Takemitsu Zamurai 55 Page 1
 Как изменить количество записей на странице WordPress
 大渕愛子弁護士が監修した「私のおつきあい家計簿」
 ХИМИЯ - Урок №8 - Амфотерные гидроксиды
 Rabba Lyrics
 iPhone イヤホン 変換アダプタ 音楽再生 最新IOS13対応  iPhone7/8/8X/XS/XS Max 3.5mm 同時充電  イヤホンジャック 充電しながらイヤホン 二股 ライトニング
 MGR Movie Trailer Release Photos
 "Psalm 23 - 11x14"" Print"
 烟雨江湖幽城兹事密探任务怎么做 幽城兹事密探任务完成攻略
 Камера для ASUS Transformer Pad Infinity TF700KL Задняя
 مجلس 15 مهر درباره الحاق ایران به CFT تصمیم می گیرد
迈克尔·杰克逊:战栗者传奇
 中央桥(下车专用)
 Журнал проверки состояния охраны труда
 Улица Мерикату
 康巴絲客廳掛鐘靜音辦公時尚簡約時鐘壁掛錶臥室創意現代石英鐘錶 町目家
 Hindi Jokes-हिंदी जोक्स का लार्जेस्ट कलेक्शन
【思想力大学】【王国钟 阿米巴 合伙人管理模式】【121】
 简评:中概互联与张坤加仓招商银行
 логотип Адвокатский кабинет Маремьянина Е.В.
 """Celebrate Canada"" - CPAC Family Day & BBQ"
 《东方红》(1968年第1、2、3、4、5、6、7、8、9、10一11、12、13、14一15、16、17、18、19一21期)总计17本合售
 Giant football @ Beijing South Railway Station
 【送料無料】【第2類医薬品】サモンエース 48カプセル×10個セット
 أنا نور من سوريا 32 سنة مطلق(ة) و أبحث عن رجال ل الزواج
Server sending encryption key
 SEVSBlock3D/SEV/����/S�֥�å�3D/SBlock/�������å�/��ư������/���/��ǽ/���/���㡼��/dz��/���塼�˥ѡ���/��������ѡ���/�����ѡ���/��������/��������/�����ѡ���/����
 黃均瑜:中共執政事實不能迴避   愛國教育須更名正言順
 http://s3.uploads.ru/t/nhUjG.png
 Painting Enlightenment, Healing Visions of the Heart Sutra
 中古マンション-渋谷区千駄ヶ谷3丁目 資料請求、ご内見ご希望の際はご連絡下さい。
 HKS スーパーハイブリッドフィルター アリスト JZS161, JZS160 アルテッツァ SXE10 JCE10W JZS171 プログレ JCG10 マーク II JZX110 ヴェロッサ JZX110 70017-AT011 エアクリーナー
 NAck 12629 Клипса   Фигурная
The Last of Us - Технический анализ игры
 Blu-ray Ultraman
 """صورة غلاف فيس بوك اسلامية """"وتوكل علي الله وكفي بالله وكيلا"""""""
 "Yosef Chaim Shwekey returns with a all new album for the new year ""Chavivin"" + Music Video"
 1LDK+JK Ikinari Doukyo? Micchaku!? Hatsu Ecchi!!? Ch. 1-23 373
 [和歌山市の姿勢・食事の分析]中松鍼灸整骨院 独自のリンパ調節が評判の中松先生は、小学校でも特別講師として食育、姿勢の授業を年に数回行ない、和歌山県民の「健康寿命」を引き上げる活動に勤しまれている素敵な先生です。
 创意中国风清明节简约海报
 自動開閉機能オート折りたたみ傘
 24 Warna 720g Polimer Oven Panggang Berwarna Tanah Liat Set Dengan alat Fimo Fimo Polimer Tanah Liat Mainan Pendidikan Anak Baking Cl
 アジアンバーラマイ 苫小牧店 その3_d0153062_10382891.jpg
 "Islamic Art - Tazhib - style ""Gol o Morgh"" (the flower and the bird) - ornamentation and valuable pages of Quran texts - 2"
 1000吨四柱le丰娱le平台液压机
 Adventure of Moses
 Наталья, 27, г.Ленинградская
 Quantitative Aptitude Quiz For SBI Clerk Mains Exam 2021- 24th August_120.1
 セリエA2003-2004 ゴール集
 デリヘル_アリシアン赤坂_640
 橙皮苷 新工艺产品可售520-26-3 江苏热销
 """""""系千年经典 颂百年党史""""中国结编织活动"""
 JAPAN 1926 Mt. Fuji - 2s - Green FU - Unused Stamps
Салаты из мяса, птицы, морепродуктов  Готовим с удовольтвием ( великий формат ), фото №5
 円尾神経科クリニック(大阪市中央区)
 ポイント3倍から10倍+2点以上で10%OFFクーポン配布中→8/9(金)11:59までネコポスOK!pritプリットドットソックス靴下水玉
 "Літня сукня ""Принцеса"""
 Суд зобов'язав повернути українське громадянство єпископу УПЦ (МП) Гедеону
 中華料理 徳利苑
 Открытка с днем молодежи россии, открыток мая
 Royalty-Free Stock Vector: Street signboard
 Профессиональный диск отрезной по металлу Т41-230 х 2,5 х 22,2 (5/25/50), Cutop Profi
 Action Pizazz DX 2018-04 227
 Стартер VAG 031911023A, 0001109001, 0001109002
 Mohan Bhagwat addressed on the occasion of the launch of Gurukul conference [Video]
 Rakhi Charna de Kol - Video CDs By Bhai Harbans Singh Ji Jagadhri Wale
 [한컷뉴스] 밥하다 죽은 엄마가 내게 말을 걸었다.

§ TASK DIRECTIONS
In the entries above, find the line with "アジアンバーラマイ 苫小牧店 その3_d0153062_10382891.jpg" and the line with "デリヘル_アリシアン赤坂_640", then set down exactly those two and every line between them, nothing else.

§ OUTPUT BELOW
 アジアンバーラマイ 苫小牧店 その3_d0153062_10382891.jpg
 "Islamic Art - Tazhib - style ""Gol o Morgh"" (the flower and the bird) - ornamentation and valuable pages of Quran texts - 2"
 1000吨四柱le丰娱le平台液压机
 Adventure of Moses
 Наталья, 27, г.Ленинградская
 Quantitative Aptitude Quiz For SBI Clerk Mains Exam 2021- 24th August_120.1
 セリエA2003-2004 ゴール集
 デリヘル_アリシアン赤坂_640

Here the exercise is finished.